--- PAGE EXCERPT ---

Philosophy and Religion Informative Summary


Hastings Rashdall’s “Philosophy and Religion” presents a compelling case for a theistic, idealistic understanding of the universe. The lectures begin by dismantling the possibility of materialism, arguing that matter cannot exist without mind. Rashdall carefully analyzes the qualities of matter, showing that both secondary qualities like color and sound, and primary qualities like solidity and space, ultimately rely on a perceiving mind. This leads him to posit the existence of a universal Mind, God, in which and for which the physical world exists.

Beyond the existence of God as the knowing Mind, Rashdall argues for God as the willing Cause of the universe, drawing on the experience of volition in human consciousness as the only known cause of change. He explores the difficulties of reconciling divine omnipotence with the existence of evil, suggesting that God’s power is limited by logical necessities inherent in His own nature. Finally, Rashdall addresses the nature of revelation, arguing that all truth, especially moral and spiritual truth, can be seen as revealed, with degrees of revelation culminating in figures like Jesus Christ.

--- SUPPLIED DATA ---

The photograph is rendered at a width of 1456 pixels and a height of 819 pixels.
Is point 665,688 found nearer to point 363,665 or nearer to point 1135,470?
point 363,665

---

**TO BE DONE**
Please answer from the summary of "Philosophy and Religion": what does Rashdall suggest limits God's power? The lines above are separate material, apart from the summary.

**RESULT OF THE TASK**
Logical necessities inherent in God's own nature.